▶ **Text**

'''

If the stocks included in a reference index, held by a reference fund or included in a reference fund’s tracked index are all part of the same sector, the performance of securities linked to such reference index or reference fund is dependant upon the performance of issuers of stocks in a particular sector of the economy. Consequently, the value of the securities may be subject to greater volatility and be more adversely affected by a single economic, political or regulatory occurrence affecting the particular sector than an investment linked to a more broadly diversified underlying.
 
We cannot control the actions of any reference share issuer or of the issuers whose stocks are included in any reference index, held by any reference fund or included in any reference fund’s tracked index
 
We cannot control the actions of any reference share issuer or of the issuers of the stocks included in a reference index, held by any reference fund or included in any reference fund’s tracked index. Actions by such issuers may have an adverse effect on the value of the reference shares or the stocks included in a reference index, the stocks held by a reference fund or the stocks included in a reference fund’s tracked index and, consequently, on the value of the securities. In addition, these issuers are not involved in the offering of the securities and have no obligations with respect to the securities, including any obligation to take our interests or yours into consideration for any reason. These issuers will not receive any of the proceeds of any offering of the securities and are not responsible for, and have not participated in, the determination of the timing of, prices for, or quantities of, the securities to be issued. These issuers are not involved with the administration, marketing or trading of the securities and have no obligations with respect to the amount to be paid to you at maturity.
 
The correlation between the performance of a reference fund and the performance of the tracked index for such reference fund may be imperfect
 
The performance of a reference fund is linked principally to the performance of the tracked index for such reference fund. However, the performance of a reference fund is also generally linked in part to shares of other funds because funds generally invest a specified percentage, e.g., 10%, of their assets in the shares of other funds. In addition, a reference fund generally does not hold all or substantially all of the stocks included in its tracked index but instead invests in a representative sample of the stocks included in tracked index for such fund. Finally, the performance of a fund and of its tracked index will generally vary due to transaction costs, certain corporate actions and timing variances.
 
Imperfect correlation between the stocks held by a reference fund and the stocks included in such reference fund’s tracked index; the performance of the shares of other funds, if applicable; rounding of prices; changes to a reference fund’s tracked index; and changes to regulatory policies, may cause the performance of a reference fund to differ from the performance of the tracked index for such reference fund. In addition, because shares of funds are traded on exchanges and are subject to market supply and investor demand, the market value of one share of a fund may differ from its net asset value per share and the shares of a fund may trade at, above or below their net asset value per share.
 
Because of the potential discrepancies identified above, the return on a reference fund may correlate imperfectly with the return on such reference fund’s tracked index.
 
 
PS-9

 
 
Your return on the securities, if any, generally will not reflect any payments made with respect to any reference shares or the stocks included in any reference index, held by any reference fund or included in any reference fund’s tracked index
 
Your return on the securities, if any, will not reflect the return you would realize if you actually owned the reference shares or if you owned the stocks included in any reference index, the stocks held by any reference fund or the stocks included in any reference fund’s tracked index, and received payments made with respect to the reference shares or such stocks. This is because the calculation agent will calculate the amount payable to you at maturity by reference to the level of the relevant underlying or basket on the relevant valuation date.

'''

▶ **Apply what you read**
a: Using the securities passage, decide whether each statement agrees with it, answering yes or no and quoting the exact words that settle it: (i) A reference fund generally holds all of the stocks in its tracked index. (ii) The issuers will not receive any of the proceeds of any offering of the securities. (iii) The market value of one share of a fund always equals its net asset value per share.
b: Copy out the securities passage from "Because of the" up to and including "such reference fund’s tracked index.".
The entries that come next play no part in what is asked here.

▶ **Provided material**

'''

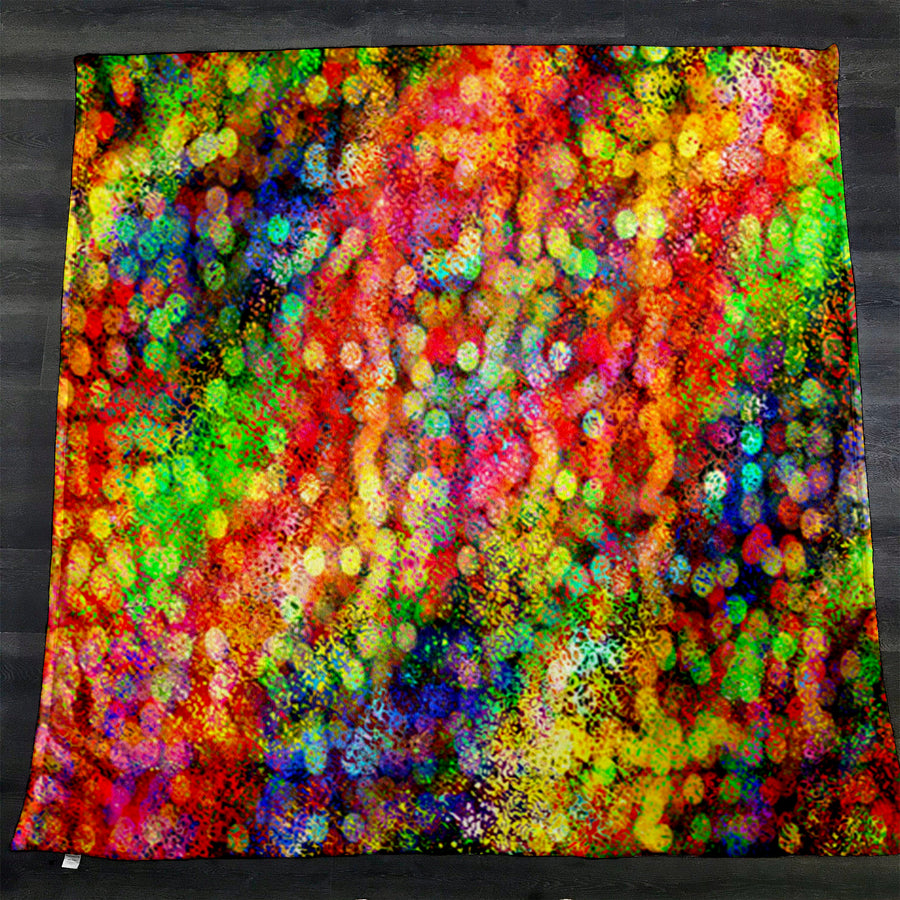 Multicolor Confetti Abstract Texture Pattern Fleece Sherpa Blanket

'''
'''

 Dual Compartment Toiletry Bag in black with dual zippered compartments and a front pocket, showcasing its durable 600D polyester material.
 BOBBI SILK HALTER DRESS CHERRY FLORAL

'''

▶ **Answers for the exercise**
a:
(i) No: "a reference fund generally does not hold all or substantially all of the stocks included in its tracked index"
(ii) Yes: "These issuers will not receive any of the proceeds of any offering of the securities"
(iii) No: "the market value of one share of a fund may differ from its net asset value per share"

b:
Because of the potential discrepancies identified above, the return on a reference fund may correlate imperfectly with the return on such reference fund’s tracked index.